* **Directions**: Would you copy out the whole listing exactly as given?

[Stored entries]
* Begin *
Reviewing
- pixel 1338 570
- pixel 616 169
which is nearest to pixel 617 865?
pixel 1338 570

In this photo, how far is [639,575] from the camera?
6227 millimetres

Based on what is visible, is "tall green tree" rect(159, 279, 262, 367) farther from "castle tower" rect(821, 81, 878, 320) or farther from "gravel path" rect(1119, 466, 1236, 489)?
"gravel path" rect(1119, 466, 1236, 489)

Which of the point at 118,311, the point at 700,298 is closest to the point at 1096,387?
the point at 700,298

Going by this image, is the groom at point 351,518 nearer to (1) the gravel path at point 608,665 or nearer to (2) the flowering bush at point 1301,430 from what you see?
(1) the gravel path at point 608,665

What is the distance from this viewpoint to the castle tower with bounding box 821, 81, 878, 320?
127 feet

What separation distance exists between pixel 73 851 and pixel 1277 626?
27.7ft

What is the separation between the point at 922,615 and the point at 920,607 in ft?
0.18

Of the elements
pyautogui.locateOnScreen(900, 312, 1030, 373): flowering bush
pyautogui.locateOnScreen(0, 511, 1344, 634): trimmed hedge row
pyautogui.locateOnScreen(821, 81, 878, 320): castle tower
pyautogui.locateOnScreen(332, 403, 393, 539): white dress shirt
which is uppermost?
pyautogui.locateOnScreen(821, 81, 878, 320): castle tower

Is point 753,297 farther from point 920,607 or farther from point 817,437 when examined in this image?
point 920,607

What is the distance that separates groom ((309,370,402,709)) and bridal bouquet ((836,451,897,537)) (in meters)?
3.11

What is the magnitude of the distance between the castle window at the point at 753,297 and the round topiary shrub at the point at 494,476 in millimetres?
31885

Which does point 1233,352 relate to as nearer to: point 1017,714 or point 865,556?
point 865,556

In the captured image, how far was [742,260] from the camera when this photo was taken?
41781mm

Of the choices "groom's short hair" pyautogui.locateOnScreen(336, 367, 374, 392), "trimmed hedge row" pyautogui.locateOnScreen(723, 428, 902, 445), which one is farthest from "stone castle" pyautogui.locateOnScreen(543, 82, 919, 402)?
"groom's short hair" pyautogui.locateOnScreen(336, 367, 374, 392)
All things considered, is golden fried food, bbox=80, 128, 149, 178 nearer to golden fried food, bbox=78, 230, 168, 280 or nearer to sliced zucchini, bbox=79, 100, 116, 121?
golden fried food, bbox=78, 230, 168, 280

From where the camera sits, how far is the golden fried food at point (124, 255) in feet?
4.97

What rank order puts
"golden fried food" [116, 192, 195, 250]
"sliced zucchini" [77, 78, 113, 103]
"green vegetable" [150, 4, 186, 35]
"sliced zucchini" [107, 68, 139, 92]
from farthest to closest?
* End *
* **Expected answer**:
Reviewing
- pixel 1338 570
- pixel 616 169
which is nearest to pixel 617 865?
pixel 1338 570

In this photo, how far is [639,575] from the camera?
6227 millimetres

Based on what is visible, is "tall green tree" rect(159, 279, 262, 367) farther from "castle tower" rect(821, 81, 878, 320) or farther from "gravel path" rect(1119, 466, 1236, 489)?
"gravel path" rect(1119, 466, 1236, 489)

Which of the point at 118,311, the point at 700,298 is closest to the point at 1096,387?
the point at 700,298

Going by this image, is the groom at point 351,518 nearer to (1) the gravel path at point 608,665 or nearer to (2) the flowering bush at point 1301,430 from what you see?
(1) the gravel path at point 608,665

What is the distance from this viewpoint to the castle tower with bounding box 821, 81, 878, 320?
127 feet

What separation distance exists between pixel 73 851 and pixel 1277 626?
27.7ft

What is the separation between the point at 922,615 and the point at 920,607 in ft?
0.18

Of the elements
pyautogui.locateOnScreen(900, 312, 1030, 373): flowering bush
pyautogui.locateOnScreen(0, 511, 1344, 634): trimmed hedge row
pyautogui.locateOnScreen(821, 81, 878, 320): castle tower
pyautogui.locateOnScreen(332, 403, 393, 539): white dress shirt
which is uppermost?
pyautogui.locateOnScreen(821, 81, 878, 320): castle tower

Is point 753,297 farther from point 920,607 or farther from point 817,437 when examined in this image?
point 920,607

What is the distance that separates groom ((309,370,402,709)) and bridal bouquet ((836,451,897,537)) (in meters)?
3.11

What is the magnitude of the distance between the castle window at the point at 753,297 and the round topiary shrub at the point at 494,476 in millimetres?
31885

Which does point 1233,352 relate to as nearer to: point 1017,714 or point 865,556?
point 865,556

In the captured image, how far was [742,260] from the camera when this photo was taken?
41781mm

Of the choices "groom's short hair" pyautogui.locateOnScreen(336, 367, 374, 392), "trimmed hedge row" pyautogui.locateOnScreen(723, 428, 902, 445), which one is farthest from "stone castle" pyautogui.locateOnScreen(543, 82, 919, 402)?
"groom's short hair" pyautogui.locateOnScreen(336, 367, 374, 392)
All things considered, is golden fried food, bbox=80, 128, 149, 178 nearer to golden fried food, bbox=78, 230, 168, 280 or nearer to sliced zucchini, bbox=79, 100, 116, 121?
golden fried food, bbox=78, 230, 168, 280

From where the camera sits, how far is the golden fried food at point (124, 255) in feet?
4.97

What rank order puts
"golden fried food" [116, 192, 195, 250]
"sliced zucchini" [77, 78, 113, 103]
"green vegetable" [150, 4, 186, 35]
"sliced zucchini" [107, 68, 139, 92]
from farthest to closest?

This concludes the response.